Available data:

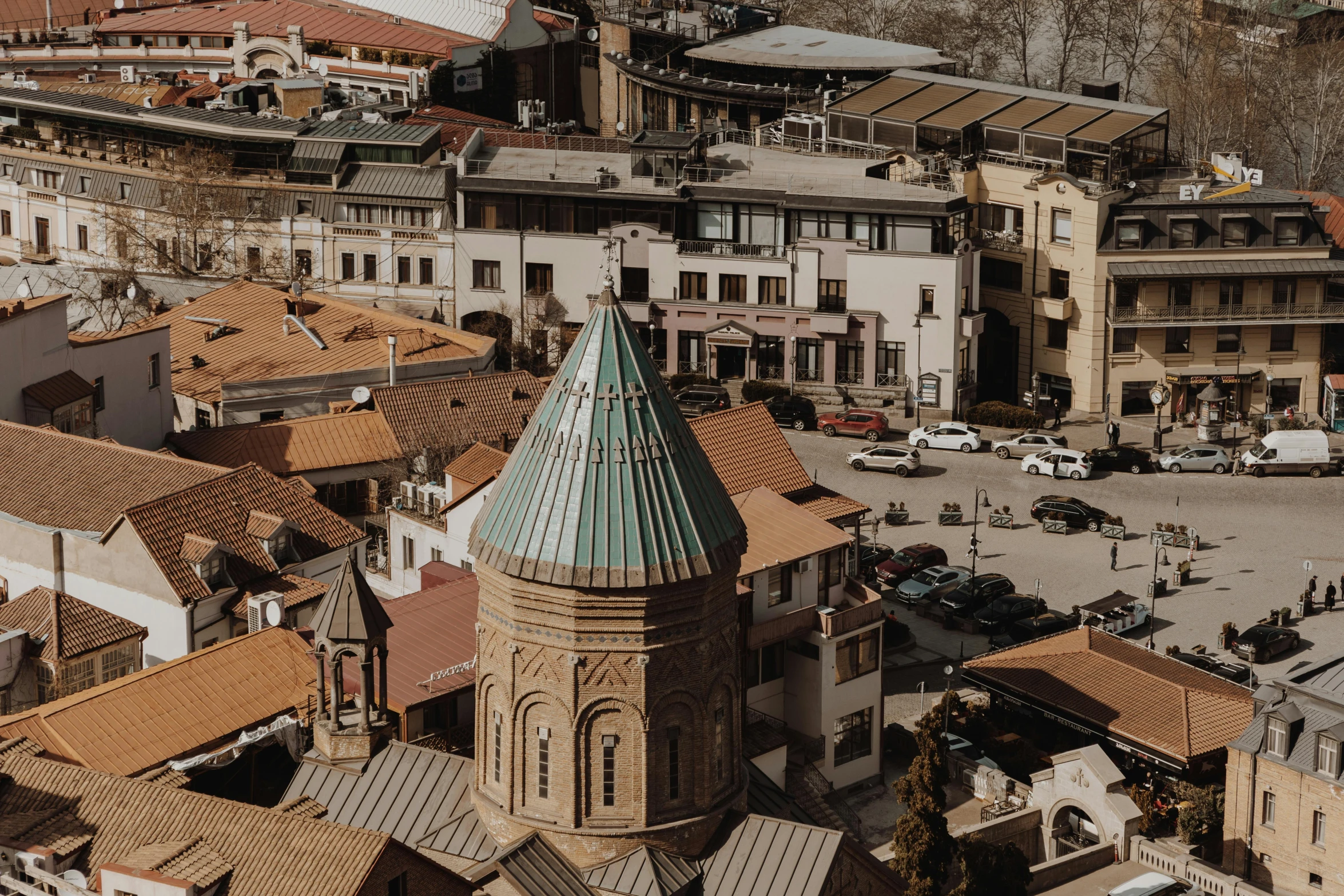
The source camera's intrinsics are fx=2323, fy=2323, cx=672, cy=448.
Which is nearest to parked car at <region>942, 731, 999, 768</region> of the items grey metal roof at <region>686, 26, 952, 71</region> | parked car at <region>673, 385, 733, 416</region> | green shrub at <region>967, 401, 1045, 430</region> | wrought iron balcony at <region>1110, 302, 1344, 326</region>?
Result: parked car at <region>673, 385, 733, 416</region>

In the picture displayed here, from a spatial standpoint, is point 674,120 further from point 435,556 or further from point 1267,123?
point 435,556

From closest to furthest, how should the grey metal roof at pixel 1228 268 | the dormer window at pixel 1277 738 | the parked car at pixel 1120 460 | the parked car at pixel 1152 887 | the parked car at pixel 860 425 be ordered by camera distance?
the parked car at pixel 1152 887 → the dormer window at pixel 1277 738 → the parked car at pixel 1120 460 → the parked car at pixel 860 425 → the grey metal roof at pixel 1228 268

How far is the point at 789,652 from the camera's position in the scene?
238 ft

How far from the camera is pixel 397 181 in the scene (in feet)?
389

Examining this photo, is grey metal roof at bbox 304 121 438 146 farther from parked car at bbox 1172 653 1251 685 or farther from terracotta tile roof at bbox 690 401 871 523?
parked car at bbox 1172 653 1251 685

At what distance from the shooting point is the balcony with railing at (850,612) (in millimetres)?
72000

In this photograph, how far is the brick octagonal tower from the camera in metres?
47.1

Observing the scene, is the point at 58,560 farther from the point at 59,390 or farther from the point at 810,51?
the point at 810,51

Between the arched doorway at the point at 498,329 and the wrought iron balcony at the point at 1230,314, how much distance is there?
29.5 metres

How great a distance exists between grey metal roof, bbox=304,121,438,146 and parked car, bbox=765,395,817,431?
24715 mm

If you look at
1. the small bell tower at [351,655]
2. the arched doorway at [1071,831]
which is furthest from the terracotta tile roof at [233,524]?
→ the arched doorway at [1071,831]

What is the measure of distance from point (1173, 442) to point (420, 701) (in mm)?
55968

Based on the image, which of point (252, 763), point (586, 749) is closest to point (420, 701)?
point (252, 763)

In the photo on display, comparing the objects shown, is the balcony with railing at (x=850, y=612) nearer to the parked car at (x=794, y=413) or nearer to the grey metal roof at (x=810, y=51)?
the parked car at (x=794, y=413)
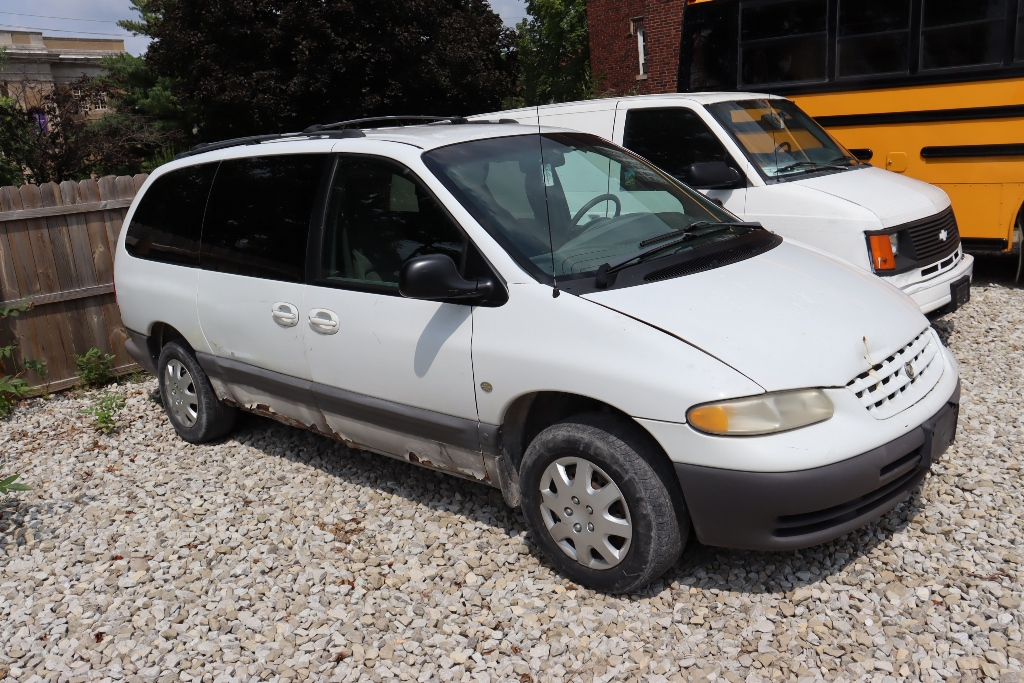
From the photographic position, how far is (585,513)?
3549 millimetres

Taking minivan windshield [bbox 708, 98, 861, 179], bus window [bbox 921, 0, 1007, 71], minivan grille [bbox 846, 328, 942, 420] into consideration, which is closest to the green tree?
bus window [bbox 921, 0, 1007, 71]

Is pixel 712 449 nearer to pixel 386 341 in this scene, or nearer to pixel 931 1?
pixel 386 341

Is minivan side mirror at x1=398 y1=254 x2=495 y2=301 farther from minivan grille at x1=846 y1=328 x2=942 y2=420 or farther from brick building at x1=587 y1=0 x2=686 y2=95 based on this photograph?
brick building at x1=587 y1=0 x2=686 y2=95

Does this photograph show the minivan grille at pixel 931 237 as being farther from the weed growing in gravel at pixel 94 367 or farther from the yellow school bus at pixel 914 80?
the weed growing in gravel at pixel 94 367

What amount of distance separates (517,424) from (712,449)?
98 cm

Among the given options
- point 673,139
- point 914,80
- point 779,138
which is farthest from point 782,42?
point 673,139

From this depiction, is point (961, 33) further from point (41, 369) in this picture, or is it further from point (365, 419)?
point (41, 369)

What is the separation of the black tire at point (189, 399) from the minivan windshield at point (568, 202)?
7.92ft

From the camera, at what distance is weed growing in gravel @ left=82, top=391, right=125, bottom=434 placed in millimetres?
6367

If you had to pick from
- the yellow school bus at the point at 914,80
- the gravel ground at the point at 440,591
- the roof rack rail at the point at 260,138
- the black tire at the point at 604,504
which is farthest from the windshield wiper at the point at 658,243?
the yellow school bus at the point at 914,80

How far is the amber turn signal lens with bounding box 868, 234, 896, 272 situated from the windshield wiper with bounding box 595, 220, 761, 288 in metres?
2.06

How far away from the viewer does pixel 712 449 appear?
3146 millimetres

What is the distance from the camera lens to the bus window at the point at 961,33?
25.7 ft

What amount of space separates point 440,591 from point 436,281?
1.36 m
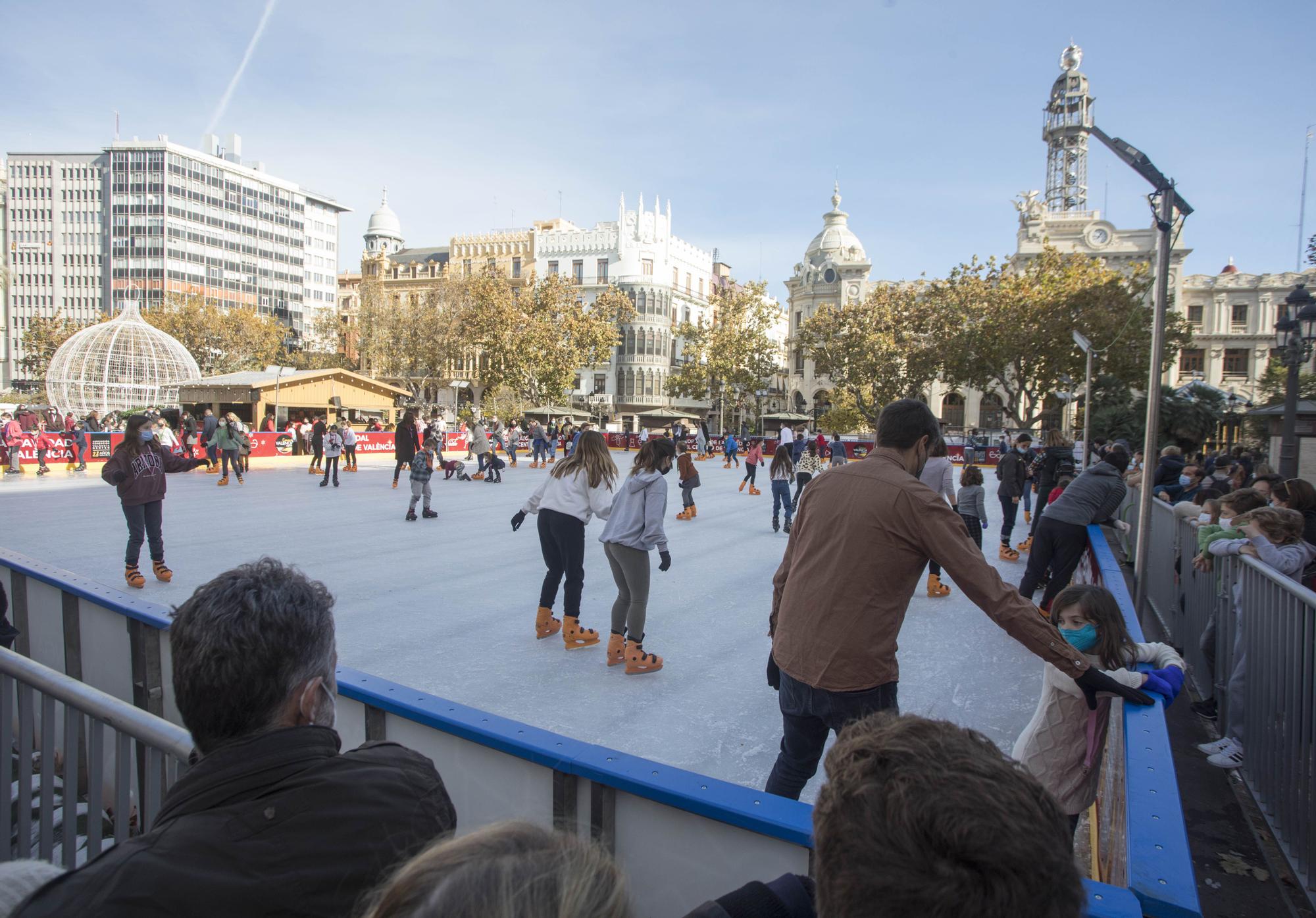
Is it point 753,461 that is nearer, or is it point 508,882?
point 508,882

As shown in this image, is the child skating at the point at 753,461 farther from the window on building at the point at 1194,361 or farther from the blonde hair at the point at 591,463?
the window on building at the point at 1194,361

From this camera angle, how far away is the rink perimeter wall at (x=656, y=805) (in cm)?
154

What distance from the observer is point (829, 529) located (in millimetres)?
2623

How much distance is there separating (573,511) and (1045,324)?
3287 cm

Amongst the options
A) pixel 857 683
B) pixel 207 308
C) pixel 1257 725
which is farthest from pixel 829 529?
pixel 207 308

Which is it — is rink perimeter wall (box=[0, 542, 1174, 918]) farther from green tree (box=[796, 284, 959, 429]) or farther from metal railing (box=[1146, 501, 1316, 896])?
green tree (box=[796, 284, 959, 429])

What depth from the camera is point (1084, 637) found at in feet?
9.70

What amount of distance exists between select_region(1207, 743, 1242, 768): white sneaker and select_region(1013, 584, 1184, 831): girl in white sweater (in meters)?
1.65

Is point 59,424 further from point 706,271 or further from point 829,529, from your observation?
point 706,271

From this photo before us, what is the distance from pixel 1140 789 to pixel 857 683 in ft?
2.87

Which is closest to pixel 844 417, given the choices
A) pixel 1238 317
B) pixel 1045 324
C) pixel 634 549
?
pixel 1045 324

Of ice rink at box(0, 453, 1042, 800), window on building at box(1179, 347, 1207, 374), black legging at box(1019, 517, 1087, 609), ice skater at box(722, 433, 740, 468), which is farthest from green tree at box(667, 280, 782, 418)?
black legging at box(1019, 517, 1087, 609)

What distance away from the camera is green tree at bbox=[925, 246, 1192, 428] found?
3266 cm

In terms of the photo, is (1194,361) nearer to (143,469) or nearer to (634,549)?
(634,549)
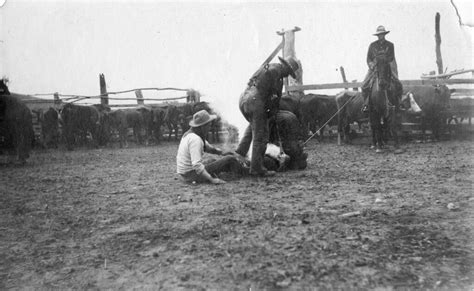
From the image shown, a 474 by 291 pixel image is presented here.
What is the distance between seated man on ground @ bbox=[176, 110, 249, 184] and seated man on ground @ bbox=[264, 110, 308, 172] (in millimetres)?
894

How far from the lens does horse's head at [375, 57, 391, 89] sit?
9.34 metres

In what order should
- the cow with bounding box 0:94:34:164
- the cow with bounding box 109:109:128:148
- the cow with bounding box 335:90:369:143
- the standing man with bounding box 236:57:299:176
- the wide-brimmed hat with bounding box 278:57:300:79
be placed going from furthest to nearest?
1. the cow with bounding box 109:109:128:148
2. the cow with bounding box 335:90:369:143
3. the cow with bounding box 0:94:34:164
4. the wide-brimmed hat with bounding box 278:57:300:79
5. the standing man with bounding box 236:57:299:176

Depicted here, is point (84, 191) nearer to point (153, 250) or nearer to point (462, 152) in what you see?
point (153, 250)

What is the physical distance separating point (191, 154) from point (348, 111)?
289 inches

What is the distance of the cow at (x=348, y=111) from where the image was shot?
11.8 metres

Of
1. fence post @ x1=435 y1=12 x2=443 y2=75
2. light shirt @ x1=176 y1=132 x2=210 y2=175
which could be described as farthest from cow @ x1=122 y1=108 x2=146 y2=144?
fence post @ x1=435 y1=12 x2=443 y2=75

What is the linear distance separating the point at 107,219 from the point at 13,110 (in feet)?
23.0

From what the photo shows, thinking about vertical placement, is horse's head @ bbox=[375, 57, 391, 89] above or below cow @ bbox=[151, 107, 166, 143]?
above

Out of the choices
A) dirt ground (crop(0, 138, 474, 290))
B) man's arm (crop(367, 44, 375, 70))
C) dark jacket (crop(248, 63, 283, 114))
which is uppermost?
man's arm (crop(367, 44, 375, 70))

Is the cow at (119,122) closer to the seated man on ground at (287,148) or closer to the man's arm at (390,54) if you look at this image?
the seated man on ground at (287,148)

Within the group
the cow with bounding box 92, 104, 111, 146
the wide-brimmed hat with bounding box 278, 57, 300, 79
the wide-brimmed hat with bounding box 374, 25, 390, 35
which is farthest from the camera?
the cow with bounding box 92, 104, 111, 146

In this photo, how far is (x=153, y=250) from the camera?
10.9ft

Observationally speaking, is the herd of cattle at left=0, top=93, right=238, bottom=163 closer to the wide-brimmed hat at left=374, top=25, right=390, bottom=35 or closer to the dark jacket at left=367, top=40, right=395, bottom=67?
the dark jacket at left=367, top=40, right=395, bottom=67

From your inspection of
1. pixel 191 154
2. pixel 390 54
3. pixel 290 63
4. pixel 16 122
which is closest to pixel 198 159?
pixel 191 154
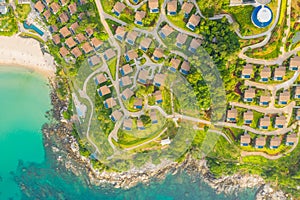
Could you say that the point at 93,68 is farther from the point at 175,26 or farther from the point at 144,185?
the point at 144,185

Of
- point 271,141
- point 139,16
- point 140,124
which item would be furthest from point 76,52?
point 271,141

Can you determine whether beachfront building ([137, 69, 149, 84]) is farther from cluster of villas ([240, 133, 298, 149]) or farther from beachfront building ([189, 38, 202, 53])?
cluster of villas ([240, 133, 298, 149])

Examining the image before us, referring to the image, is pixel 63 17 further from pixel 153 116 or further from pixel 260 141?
pixel 260 141

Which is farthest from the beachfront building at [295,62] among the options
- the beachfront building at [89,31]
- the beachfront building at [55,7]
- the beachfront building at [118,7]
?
the beachfront building at [55,7]

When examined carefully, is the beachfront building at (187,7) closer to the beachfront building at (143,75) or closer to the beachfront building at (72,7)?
the beachfront building at (143,75)

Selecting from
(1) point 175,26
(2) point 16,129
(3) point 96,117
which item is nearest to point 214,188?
(3) point 96,117

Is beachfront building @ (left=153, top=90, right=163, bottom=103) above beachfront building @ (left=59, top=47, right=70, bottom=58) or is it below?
below

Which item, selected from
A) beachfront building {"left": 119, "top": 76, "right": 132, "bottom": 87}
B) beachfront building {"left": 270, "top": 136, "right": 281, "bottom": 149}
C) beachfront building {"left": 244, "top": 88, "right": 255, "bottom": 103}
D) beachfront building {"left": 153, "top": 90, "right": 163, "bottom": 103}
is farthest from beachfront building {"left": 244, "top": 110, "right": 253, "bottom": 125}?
beachfront building {"left": 119, "top": 76, "right": 132, "bottom": 87}
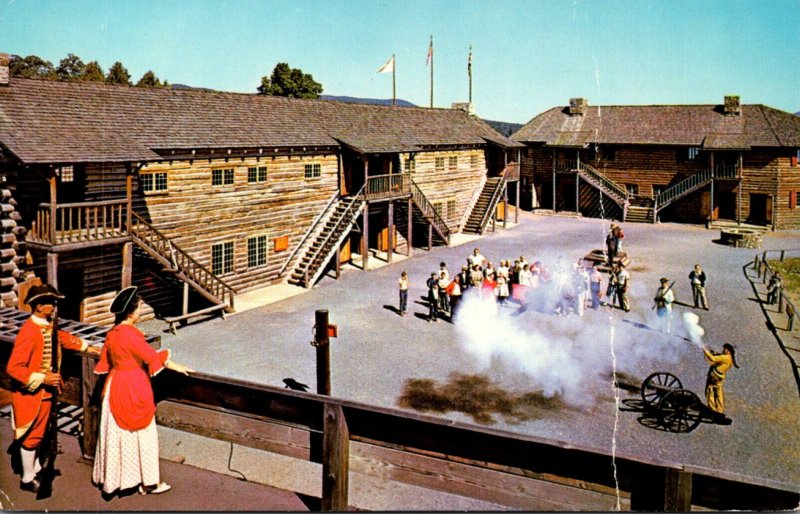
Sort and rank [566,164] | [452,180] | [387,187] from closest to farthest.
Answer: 1. [387,187]
2. [452,180]
3. [566,164]

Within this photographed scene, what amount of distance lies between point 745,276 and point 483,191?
724 inches

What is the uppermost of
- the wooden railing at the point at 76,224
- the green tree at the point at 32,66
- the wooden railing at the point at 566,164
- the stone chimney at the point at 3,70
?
the green tree at the point at 32,66

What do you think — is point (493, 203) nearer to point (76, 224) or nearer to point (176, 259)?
point (176, 259)

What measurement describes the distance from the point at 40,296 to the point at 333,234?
948 inches

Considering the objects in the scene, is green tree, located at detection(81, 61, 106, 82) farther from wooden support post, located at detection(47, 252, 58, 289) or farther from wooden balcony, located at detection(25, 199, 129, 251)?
wooden support post, located at detection(47, 252, 58, 289)

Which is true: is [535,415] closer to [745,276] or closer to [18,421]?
[18,421]

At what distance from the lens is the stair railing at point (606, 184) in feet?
163

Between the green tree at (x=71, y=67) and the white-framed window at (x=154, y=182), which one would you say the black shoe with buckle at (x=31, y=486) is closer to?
the white-framed window at (x=154, y=182)

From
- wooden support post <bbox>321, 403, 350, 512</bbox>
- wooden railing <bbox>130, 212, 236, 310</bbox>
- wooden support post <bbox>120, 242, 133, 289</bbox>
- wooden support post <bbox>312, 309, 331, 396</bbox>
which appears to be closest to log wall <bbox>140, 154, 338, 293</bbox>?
wooden railing <bbox>130, 212, 236, 310</bbox>

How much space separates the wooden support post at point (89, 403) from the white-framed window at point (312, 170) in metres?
24.0

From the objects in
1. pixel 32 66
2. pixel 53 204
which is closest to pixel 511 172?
pixel 53 204

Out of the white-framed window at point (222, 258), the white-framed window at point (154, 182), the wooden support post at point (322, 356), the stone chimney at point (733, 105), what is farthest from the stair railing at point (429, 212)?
the stone chimney at point (733, 105)

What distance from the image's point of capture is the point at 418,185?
127 feet

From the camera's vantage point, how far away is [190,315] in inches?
883
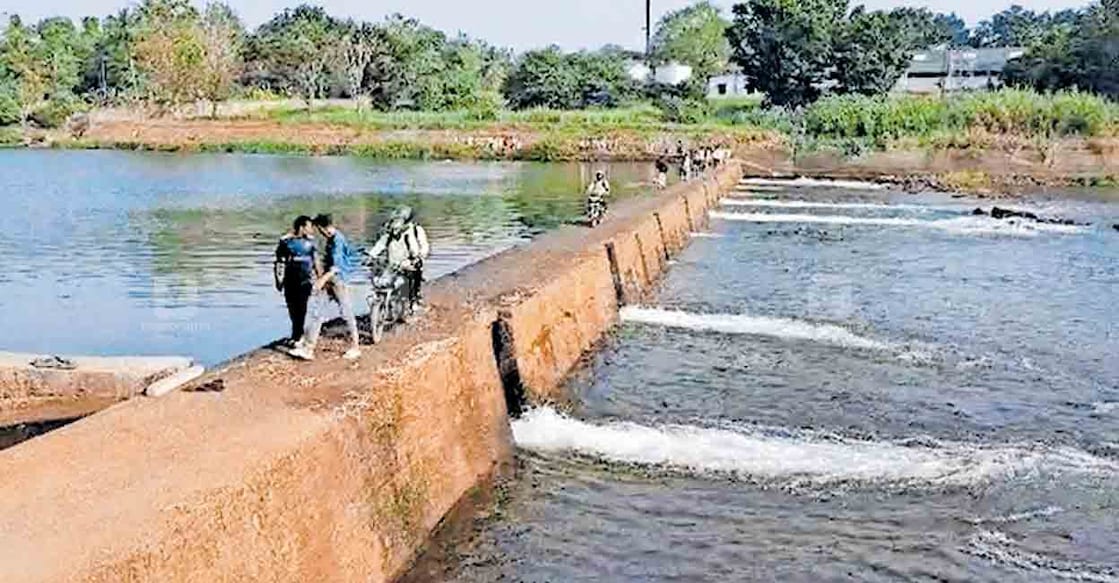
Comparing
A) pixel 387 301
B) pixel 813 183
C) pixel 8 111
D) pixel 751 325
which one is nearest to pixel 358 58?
pixel 8 111

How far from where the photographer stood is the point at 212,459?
829cm

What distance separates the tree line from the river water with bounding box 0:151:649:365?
19207 mm

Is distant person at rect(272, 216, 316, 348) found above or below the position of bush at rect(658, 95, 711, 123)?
above

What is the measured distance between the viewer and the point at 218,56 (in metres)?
104

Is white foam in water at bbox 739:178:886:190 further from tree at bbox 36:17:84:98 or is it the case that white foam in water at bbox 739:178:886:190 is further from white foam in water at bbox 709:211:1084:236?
tree at bbox 36:17:84:98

The problem:
In the records above, identify every line that contains the string "objects", treating uppercase and lowercase letters as distinct, and copy each such line.

Answer to this task:
In the photo on display, comparing the objects shown, is the balcony with railing at (x=850, y=612) nearer to the parked car at (x=794, y=413) or nearer to the grey metal roof at (x=810, y=51)?
Considering the objects in the scene, is green tree, located at detection(81, 61, 106, 82) farther from wooden support post, located at detection(47, 252, 58, 289) or farther from wooden balcony, located at detection(25, 199, 129, 251)?
From the objects in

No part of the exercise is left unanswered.